A body of men may be converted from a batch of individuals into a corporate body, either by Act of Parliament or by charter, i. e. by letters patent granted by the Crown. Or a corporation may have existed from time immemorial, in which ease a charter will be presumed to have been granted, and this is called a corporation by prescription. The corporation of the City of London is of this kind. When a corporation exists in either of these three ways, the corporate property and rights are vested in the corporate members and their

successors.

When a corporation is lawfully created, all powers, such as to purchase and grant, sue and be sued, are tacitly annexed to the Charter; and although no powers to make laws, statutes, or ordinances, are given by a special clause to a corporation, they are included by law, in the very act of incorporation, as without such powers the charter would be inoperative.

2. The origin of corporations by Charter is distinct from that by Act of Parliament, the latter being the act of the three estates of the realm, while the former is granted "by virtue of the Queen's prerogative Royal, and of her especial grace, certain knowledge, and mere motion," and testified by appending the Great Seal of the United Kingdom.

Letters patent or Charters are so called by reason of the form, as being open with the seal affixed, ready to be shown for the confirmation of the authority thereby given; but in the case of an incorporated body constituted by Act of Parliament, there is nothing to show save a printed statement of the proceedings of the Houses of Parliament on a given day, which statement is called an Act of Parliament, and usually begins thus: "Be it enacted by the Queen's most excellent Majesty, by and with the advice and consent of the Lords Spiritual and Temporal, and Commons in this present Parliament assembled, and by the authority of the same;" and so forth.

Thus for instance the Bank of England was established conjointly by an Act of Parliament and Royal Charter; its common seal is and must be affixed, to every bank

note that is issued, and consists of the not very handsome representation of Britannia. The Bank of Scotland was incorporated by an Act of the Scottish Parliament, and the Bank of Ireland by the Irish Parliament.

Royal Charters, for the formation of banking establishments, were seldom granted; we had until recently only one in England-the Bank of England; and in Scotland four-the Royal Bank, the British Linen Company, the National Bank, and the Commercial Bank of Scotland. In Ireland there are none.

3. In an incorporated bank, the law does not recog-nise individuals, but knows it only in its corporate character; for a corporation being an invisible body cannot manifest its intentions by any personal act or oral discourse; it is said to have no soul or conscience, but acts and speaks only by its common seal. In an unincorporated body, on the contrary, the law recognises individuals only in their character as co-partners in the undertaking.

The following are some of the legal advantages of an incorporated over an unincorporated bank. No creditor can attach any shareholder without first seeking his remedy against the corporate funds and property of the bank, which must first be exhausted before any legal proceedings can be taken against an individual shareholder, and not then without special application to a judge, and even in that case the law provides a remedy, for the shareholder so sued, by giving him the right to contribution from the other shareholders.

Raw records:
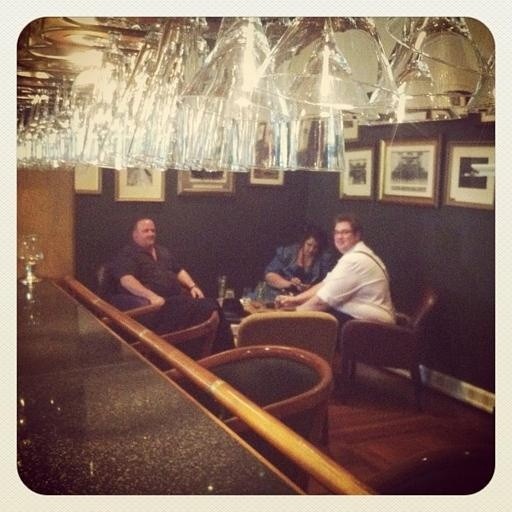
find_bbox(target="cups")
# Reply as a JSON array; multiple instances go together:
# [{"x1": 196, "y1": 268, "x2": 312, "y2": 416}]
[
  {"x1": 254, "y1": 280, "x2": 267, "y2": 301},
  {"x1": 218, "y1": 275, "x2": 229, "y2": 298}
]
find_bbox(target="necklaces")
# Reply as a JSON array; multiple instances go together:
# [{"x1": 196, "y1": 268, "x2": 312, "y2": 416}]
[{"x1": 301, "y1": 248, "x2": 306, "y2": 275}]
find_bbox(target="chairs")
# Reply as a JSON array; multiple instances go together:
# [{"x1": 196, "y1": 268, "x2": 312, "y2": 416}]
[
  {"x1": 161, "y1": 344, "x2": 334, "y2": 491},
  {"x1": 339, "y1": 284, "x2": 449, "y2": 412},
  {"x1": 233, "y1": 311, "x2": 339, "y2": 369},
  {"x1": 99, "y1": 260, "x2": 207, "y2": 306},
  {"x1": 101, "y1": 295, "x2": 232, "y2": 371}
]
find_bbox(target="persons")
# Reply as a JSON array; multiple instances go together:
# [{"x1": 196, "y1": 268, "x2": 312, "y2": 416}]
[
  {"x1": 110, "y1": 213, "x2": 206, "y2": 311},
  {"x1": 272, "y1": 210, "x2": 396, "y2": 350},
  {"x1": 253, "y1": 228, "x2": 336, "y2": 304}
]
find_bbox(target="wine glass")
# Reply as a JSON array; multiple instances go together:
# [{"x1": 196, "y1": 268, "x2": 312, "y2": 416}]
[
  {"x1": 14, "y1": 14, "x2": 496, "y2": 175},
  {"x1": 17, "y1": 231, "x2": 45, "y2": 286},
  {"x1": 20, "y1": 283, "x2": 44, "y2": 326}
]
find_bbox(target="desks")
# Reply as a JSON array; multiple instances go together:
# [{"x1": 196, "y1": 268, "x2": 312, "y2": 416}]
[{"x1": 216, "y1": 296, "x2": 297, "y2": 348}]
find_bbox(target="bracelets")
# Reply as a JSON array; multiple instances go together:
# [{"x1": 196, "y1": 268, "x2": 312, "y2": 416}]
[{"x1": 188, "y1": 281, "x2": 199, "y2": 291}]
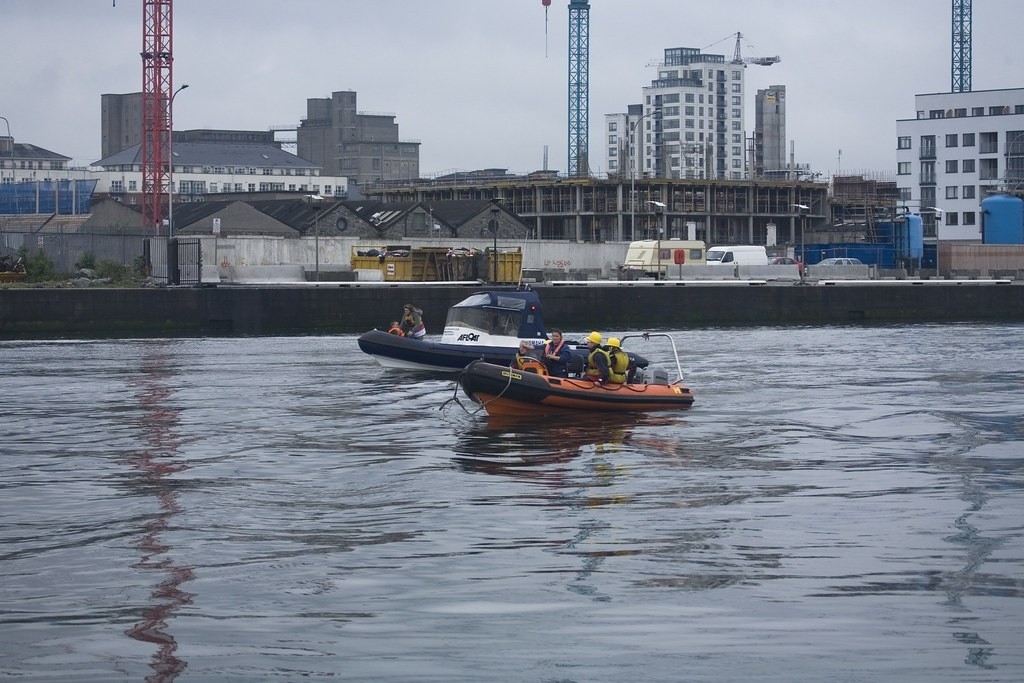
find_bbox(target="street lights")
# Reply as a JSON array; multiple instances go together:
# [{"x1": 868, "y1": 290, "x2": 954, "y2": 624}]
[
  {"x1": 647, "y1": 200, "x2": 666, "y2": 281},
  {"x1": 490, "y1": 197, "x2": 502, "y2": 284},
  {"x1": 429, "y1": 208, "x2": 434, "y2": 238},
  {"x1": 167, "y1": 84, "x2": 190, "y2": 238},
  {"x1": 303, "y1": 193, "x2": 325, "y2": 281},
  {"x1": 789, "y1": 203, "x2": 810, "y2": 281},
  {"x1": 926, "y1": 206, "x2": 944, "y2": 280}
]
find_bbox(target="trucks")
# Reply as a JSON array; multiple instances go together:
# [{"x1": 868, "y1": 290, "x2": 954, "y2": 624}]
[{"x1": 622, "y1": 237, "x2": 707, "y2": 280}]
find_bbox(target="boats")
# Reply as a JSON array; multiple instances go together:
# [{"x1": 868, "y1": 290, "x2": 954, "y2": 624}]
[
  {"x1": 456, "y1": 332, "x2": 696, "y2": 418},
  {"x1": 356, "y1": 280, "x2": 650, "y2": 380},
  {"x1": 0, "y1": 254, "x2": 27, "y2": 283}
]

Request: Continue the passage on corporations and incorporated banks, starting right after its final sentence.

Solved problem:
Nor can the losses of the corporation unjustly devolve upon any single member of the body corporate, but must be distributed over the whole of the members in proportion to the number of shares held by them respectively.

A corporation may be dissolved by Act of Parliament; or, in case of a corporation consisting of more than one person, by the death of all its members, or by the loss of an integral part of its members necessary to its continuing its existence; or by surrender into the hands of the Sovereign; or by its charter being forfeited for an abuse of its privileges, in which case the law will adjudge it to be void.

CHAPTER II.

OF THE BANK OF ENGLAND.

1. Powers granted to the Bank by its Charter.

2. Its duty as the State Bank.

3. Of the nature of Funded Property, and the rights of the Fundholder.

4. Nature of the business of the Bank with the Government, and the legal safeguards that surround its transactions.

5. The separation of the Bank into two independent Departments, one for the issue of Notes and the other for Banking purposes. Legal effects of this measure.

6. Bank of England as a Bank of Deposit, Loan, and Discount.

7. Its Agency business.

8. Bank Post Bills.

9. Custom of the Bank as to discounting bills.

10. They refuse to discount for Bill-brokers; effects of such refusal.

11. Publication of assets and liabilities by the Bank. 12. Numerous Acts of Parliament in relation to the Bank.

13. When the powers granted to the Corporation are to

cease.

14. Library in the Bank for the use of the clerks.

1. The Bank of England is a bank of issue, deposit, loan, and discount. In giving a digest of the laws and customs relating to banking, it claims our first consideration; for history furnishes no example that can at all be compared with it, for the range and multiplicity of its transactions, and for the vast influence it possesses over public and national affairs.

The charter of this important corporation, which is in force at the present day, was granted in 1694, by William and Mary, pursuant to a power given them by Act of Parliament. It enumerates at some length the funda

mental principles of the corporation, and displays, in the manner in which it is drawn up, a considerable knowledge of commercial affairs.

It restricts the corporation to the dealing in bills of exchange, and in gold and silver. It prohibits its members, as a body, from taking part in any mercantile concern, but authorises them to make advances of money on the security of merchandise lodged with it, or pledged by written documents. It also provides for the manner in which such pledged goods may be disposed of, in case of non-redemption.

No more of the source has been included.